Ich erinnere mich an den Klang meines Namens, wenn Steve ihn sonst ausgesprochen hat. Das hier hat nichts damit gemein. Wie ein Schimpfwort spuckt er ihn aus, während er langsam auf mich zu kommt. Bei jedem Schritt den er in meine Richtung kommt, gehe ich einen zurück, bis ich schließlich gegen einen Baumstamm stoße. Verschwommen nehme ich einen leichten Schmerz wahr, als die Rinde mir in die Haut schneidet.

»Megan, Megan« Er schnalzt mit der Zunge, als würde er mich für etwas tadeln. »Als könntest du irgendwas ausrichten ...«

Verwirrt; atemlos; schockiert starre ich ihm entgegen. Am Rande nehme ich wahr, dass mir eine Träne die Wange hinunter läuft und sich auf meinen Lippen verliert. Steve, oder der Schatten von dem, was hier vor mir steht, streckt eine Hand aus, als würde er sie wegstreichen wollen.

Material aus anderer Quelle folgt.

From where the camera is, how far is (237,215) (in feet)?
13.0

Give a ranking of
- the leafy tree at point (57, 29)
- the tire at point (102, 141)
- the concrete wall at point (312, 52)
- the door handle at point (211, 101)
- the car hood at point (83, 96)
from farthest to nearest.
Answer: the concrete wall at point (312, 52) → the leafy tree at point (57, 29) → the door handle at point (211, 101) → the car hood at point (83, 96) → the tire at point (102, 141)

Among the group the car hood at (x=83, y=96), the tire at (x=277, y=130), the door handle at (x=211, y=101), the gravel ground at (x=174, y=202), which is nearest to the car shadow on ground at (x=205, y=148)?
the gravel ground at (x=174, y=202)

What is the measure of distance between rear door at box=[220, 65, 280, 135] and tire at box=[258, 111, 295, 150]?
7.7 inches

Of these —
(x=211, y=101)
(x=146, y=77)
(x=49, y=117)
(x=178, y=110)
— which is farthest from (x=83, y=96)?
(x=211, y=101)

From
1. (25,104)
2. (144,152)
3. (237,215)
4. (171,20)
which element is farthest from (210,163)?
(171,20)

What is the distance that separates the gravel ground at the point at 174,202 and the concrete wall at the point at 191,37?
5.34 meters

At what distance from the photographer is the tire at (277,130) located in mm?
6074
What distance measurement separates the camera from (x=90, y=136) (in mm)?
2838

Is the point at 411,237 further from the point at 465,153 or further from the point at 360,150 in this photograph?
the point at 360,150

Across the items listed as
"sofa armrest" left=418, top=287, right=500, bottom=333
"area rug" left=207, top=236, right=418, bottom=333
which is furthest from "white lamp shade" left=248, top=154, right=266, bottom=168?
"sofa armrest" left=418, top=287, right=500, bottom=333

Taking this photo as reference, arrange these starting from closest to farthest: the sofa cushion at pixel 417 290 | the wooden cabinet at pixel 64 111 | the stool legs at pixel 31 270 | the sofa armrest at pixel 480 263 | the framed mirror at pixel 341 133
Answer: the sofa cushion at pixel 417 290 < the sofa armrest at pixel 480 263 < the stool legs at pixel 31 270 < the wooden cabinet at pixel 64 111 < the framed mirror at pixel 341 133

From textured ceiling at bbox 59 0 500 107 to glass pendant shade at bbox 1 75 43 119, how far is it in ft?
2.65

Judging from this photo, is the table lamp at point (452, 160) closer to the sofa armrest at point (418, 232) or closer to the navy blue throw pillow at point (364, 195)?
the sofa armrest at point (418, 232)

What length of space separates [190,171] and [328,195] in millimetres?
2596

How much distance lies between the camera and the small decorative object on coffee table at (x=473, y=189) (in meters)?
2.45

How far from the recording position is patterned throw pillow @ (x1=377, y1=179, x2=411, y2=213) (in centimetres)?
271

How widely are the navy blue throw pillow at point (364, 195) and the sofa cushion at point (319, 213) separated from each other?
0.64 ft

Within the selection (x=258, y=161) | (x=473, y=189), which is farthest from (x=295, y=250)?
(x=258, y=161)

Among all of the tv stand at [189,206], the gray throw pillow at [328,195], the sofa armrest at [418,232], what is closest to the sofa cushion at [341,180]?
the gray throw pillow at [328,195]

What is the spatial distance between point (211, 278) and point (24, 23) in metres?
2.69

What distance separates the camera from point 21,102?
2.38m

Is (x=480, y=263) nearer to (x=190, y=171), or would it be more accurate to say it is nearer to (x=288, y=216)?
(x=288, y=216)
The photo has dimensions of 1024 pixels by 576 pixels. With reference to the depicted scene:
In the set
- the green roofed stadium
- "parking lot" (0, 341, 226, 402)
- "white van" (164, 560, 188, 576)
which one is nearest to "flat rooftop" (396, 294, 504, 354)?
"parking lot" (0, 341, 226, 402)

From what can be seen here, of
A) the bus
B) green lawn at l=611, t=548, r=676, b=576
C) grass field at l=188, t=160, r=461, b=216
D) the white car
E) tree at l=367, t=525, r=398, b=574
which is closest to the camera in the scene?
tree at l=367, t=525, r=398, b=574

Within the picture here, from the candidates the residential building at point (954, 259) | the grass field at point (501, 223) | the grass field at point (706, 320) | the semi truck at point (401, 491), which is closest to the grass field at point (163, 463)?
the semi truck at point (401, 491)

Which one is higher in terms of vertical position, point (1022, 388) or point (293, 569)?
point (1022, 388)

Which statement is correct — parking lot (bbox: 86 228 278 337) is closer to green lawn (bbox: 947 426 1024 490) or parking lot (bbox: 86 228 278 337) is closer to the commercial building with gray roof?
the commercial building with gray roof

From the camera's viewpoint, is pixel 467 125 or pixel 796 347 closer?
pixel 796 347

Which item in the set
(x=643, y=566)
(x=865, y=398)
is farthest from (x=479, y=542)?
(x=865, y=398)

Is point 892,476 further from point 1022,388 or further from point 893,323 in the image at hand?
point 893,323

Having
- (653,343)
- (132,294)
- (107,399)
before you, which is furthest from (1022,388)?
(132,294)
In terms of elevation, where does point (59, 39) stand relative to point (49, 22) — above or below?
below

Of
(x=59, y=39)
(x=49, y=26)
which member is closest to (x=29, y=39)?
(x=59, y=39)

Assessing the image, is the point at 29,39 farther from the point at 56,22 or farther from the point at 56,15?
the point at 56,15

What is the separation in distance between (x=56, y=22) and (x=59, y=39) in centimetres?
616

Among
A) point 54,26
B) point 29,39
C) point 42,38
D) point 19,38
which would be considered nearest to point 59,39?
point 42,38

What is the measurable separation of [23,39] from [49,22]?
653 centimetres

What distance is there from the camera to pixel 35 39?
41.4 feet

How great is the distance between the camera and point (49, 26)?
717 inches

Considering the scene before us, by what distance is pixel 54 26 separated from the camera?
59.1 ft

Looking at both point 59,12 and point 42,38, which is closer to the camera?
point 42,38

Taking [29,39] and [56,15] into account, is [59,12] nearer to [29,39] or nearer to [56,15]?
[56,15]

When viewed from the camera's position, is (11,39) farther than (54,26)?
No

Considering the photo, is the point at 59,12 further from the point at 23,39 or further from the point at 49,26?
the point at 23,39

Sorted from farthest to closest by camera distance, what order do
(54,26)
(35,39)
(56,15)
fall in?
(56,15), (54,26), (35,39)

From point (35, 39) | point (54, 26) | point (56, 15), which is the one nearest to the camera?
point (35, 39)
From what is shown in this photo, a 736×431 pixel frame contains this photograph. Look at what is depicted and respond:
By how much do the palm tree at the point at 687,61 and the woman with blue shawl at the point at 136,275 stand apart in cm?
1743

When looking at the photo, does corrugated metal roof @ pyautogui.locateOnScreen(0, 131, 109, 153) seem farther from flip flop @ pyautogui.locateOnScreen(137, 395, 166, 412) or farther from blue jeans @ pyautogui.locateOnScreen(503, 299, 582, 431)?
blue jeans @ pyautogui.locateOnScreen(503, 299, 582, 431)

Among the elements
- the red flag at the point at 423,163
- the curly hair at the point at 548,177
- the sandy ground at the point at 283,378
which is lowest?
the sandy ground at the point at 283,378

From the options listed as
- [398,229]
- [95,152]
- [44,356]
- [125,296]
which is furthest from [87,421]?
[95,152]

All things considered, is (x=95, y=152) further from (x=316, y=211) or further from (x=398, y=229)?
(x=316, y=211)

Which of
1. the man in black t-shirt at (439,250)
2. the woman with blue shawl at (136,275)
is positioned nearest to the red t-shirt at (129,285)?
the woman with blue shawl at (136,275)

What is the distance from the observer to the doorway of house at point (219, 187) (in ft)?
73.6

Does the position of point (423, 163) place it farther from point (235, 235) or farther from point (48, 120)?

Und vor meinen Augen, wie in meinem Albtraum, verwandeln sich seine Hände zu einer Klaue und sein Gesicht ist plötzlich nicht mehr sein Gesicht, sondern eine völlig entstellte, unmenschliche Fratze. Aus hohlen, dunklen Augenhöhlen sieht mir das Grauen persönlich entgegen. Es ist das Gesicht eines Monsters, welches ich bislang nur ein einziges Mal gesehen habe und das auf dem Zeichenblock von Dustin. Vecna.